PROVA TU:
Trascrivi per intero il testo sui crimini di guerra in Ucraina, senza cambiare nulla.

TESTO FORNITO:
Human rights watch ha documentato stupri, esecuzioni sommarie, «crudeltà e violenza indicibili e deliberate contro i civili ucraini». Nei pressi di Trostyanets, nella regione di Sumy, sono stati rinvenuti corpi di civili torturati. Nel villaggio di Vorzel, circa 50 chilometri a nord-ovest di Kiev, i soldati hanno lanciato una granata fumogena in un seminterrato, hanno stanato una donna e un ragazzino che si erano rifugiati all’interno e li hanno crivellati di proiettili. A fine febbraio un carro armato ha schiacciato un’auto guidata da un anziano, il 7 marzo una famiglia in fuga da Irpin è stata sterminata a colpi di mortaio. Alla voce crimini di guerra un capitolo tristemente ampio è quello sugli stupri. Tra le vittime c’è Luba, un ragazza di 29 anni di Kharkiv violentata per una settimana dai soldati che le hanno ucciso davanti agli occhi la mamma invalida sulla sedia a rotelle. «Un dolore insopportabile, che non potrà mai essere superato o dimenticato», dice. Luba era rimasta nella sua casa per accudire la madre, sotto il fuoco nemico, con il rumore delle esplosioni che scandiva le giornate. Fino a quella mattina in cui – riporta l’Ukrainska Prava citando la testimonianza di una volontaria – «sono arrivati alcuni miliziani russi: tre pidocchi, non posso definirli in altro modo, non posso chiamarle persone». Rubano il cibo, arraffano tutto quello che trovano, due se ne vanno, il terzo rimane e per giorni stupra la giovane. La prigioniera tenta di cercare aiuto, lui le distrugge il telefono. Poi le confessa di essersi innamorato di lei e di volerla portare via. Luba si rifiuta e per il russo è un’onta: punta la pistola contro la madre e le spara, uccidendola davanti alla figlia. Un orrore senza motivo, afferma la volontaria, «l’esercito russo stupra e uccide gli ucraini per divertimento: la storia di Luba è solo una delle tante, ma ti distrugge dentro».

DATI DELL'ESERCIZIO:
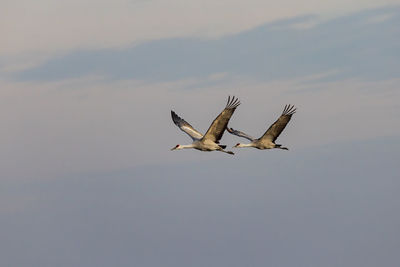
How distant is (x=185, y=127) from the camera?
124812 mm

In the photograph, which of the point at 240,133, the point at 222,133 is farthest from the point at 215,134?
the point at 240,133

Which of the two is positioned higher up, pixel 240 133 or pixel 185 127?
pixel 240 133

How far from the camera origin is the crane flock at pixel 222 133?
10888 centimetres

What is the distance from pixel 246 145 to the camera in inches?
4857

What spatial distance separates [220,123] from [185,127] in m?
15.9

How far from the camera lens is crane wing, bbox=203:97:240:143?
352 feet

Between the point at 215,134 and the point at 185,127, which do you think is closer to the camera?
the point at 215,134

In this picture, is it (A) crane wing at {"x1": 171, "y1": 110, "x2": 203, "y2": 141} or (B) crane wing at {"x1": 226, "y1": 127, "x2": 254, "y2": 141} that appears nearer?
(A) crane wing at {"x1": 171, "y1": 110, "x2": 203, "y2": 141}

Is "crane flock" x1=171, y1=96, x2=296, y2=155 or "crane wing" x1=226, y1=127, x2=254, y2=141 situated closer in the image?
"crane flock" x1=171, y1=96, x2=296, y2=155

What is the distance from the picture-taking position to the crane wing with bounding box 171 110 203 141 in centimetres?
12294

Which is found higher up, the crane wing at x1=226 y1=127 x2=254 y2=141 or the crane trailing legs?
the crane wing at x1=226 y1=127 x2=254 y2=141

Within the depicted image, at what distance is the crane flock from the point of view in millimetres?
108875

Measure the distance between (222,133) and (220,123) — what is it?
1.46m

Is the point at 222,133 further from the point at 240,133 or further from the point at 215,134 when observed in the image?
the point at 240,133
...
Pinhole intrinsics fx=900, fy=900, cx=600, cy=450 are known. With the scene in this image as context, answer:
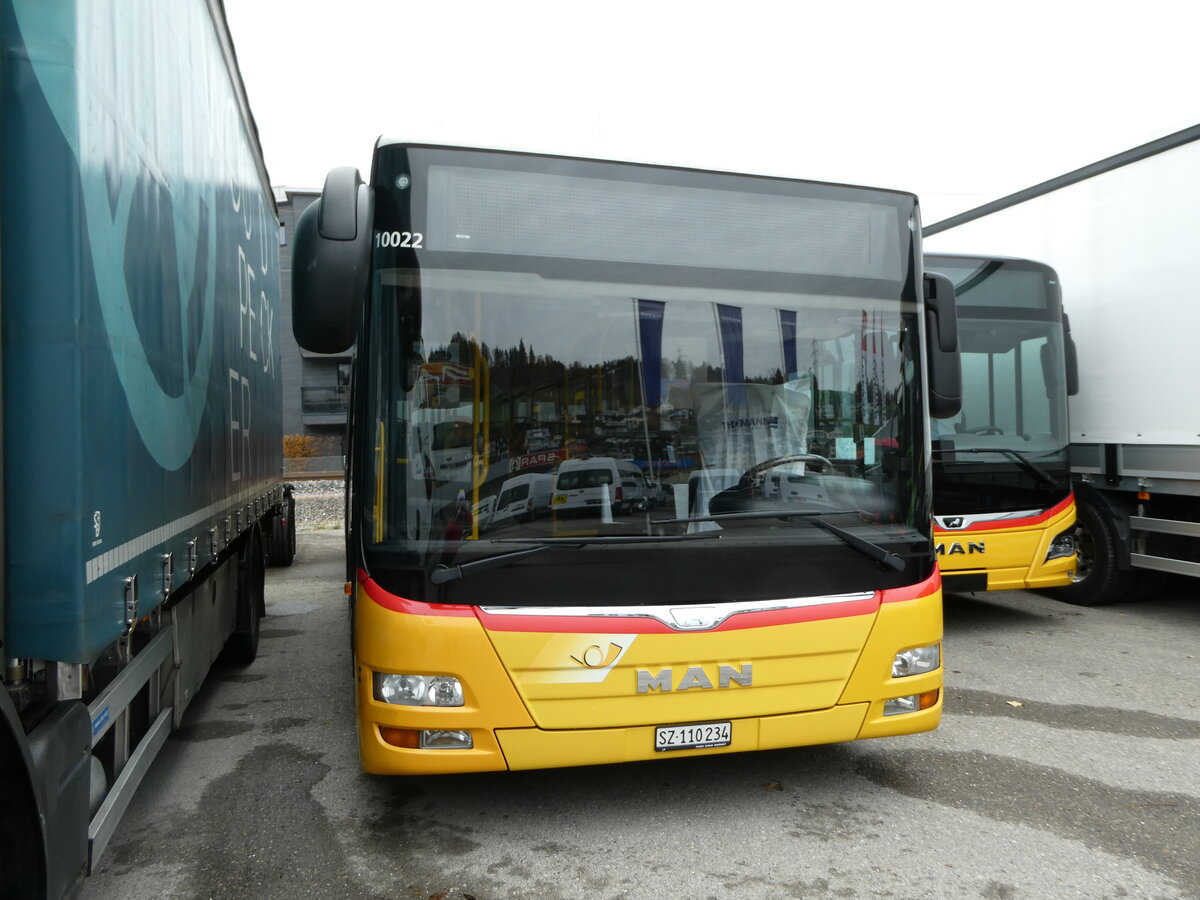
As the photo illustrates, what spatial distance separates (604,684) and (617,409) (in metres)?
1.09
--
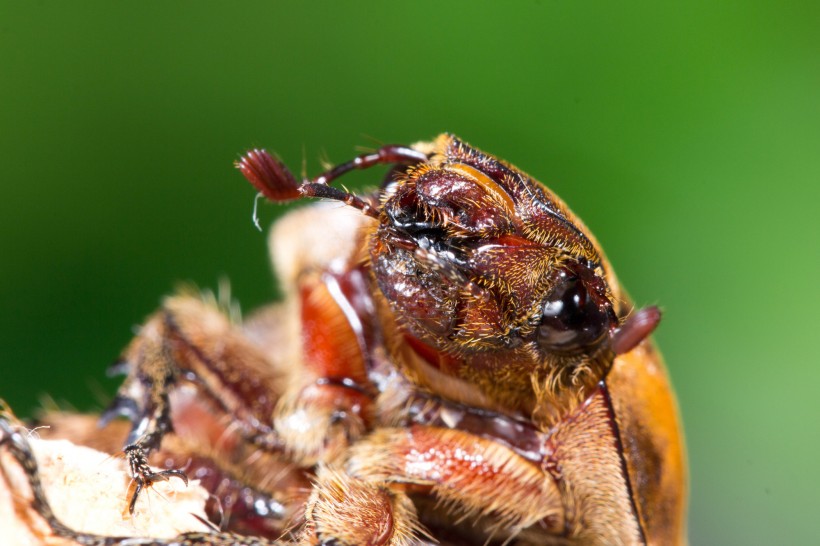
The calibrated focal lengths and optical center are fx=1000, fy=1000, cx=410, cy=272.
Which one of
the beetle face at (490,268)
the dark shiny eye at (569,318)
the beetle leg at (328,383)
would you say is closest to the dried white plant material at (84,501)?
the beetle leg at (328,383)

SOLUZIONE:
Human rights watch ha documentato stupri, esecuzioni sommarie, «crudeltà e violenza indicibili e deliberate contro i civili ucraini». Nei pressi di Trostyanets, nella regione di Sumy, sono stati rinvenuti corpi di civili torturati. Nel villaggio di Vorzel, circa 50 chilometri a nord-ovest di Kiev, i soldati hanno lanciato una granata fumogena in un seminterrato, hanno stanato una donna e un ragazzino che si erano rifugiati all’interno e li hanno crivellati di proiettili. A fine febbraio un carro armato ha schiacciato un’auto guidata da un anziano, il 7 marzo una famiglia in fuga da Irpin è stata sterminata a colpi di mortaio. Alla voce crimini di guerra un capitolo tristemente ampio è quello sugli stupri. Tra le vittime c’è Luba, un ragazza di 29 anni di Kharkiv violentata per una settimana dai soldati che le hanno ucciso davanti agli occhi la mamma invalida sulla sedia a rotelle. «Un dolore insopportabile, che non potrà mai essere superato o dimenticato», dice. Luba era rimasta nella sua casa per accudire la madre, sotto il fuoco nemico, con il rumore delle esplosioni che scandiva le giornate. Fino a quella mattina in cui – riporta l’Ukrainska Prava citando la testimonianza di una volontaria – «sono arrivati alcuni miliziani russi: tre pidocchi, non posso definirli in altro modo, non posso chiamarle persone». Rubano il cibo, arraffano tutto quello che trovano, due se ne vanno, il terzo rimane e per giorni stupra la giovane. La prigioniera tenta di cercare aiuto, lui le distrugge il telefono. Poi le confessa di essersi innamorato di lei e di volerla portare via. Luba si rifiuta e per il russo è un’onta: punta la pistola contro la madre e le spara, uccidendola davanti alla figlia. Un orrore senza motivo, afferma la volontaria, «l’esercito russo stupra e uccide gli ucraini per divertimento: la storia di Luba è solo una delle tante, ma ti distrugge dentro».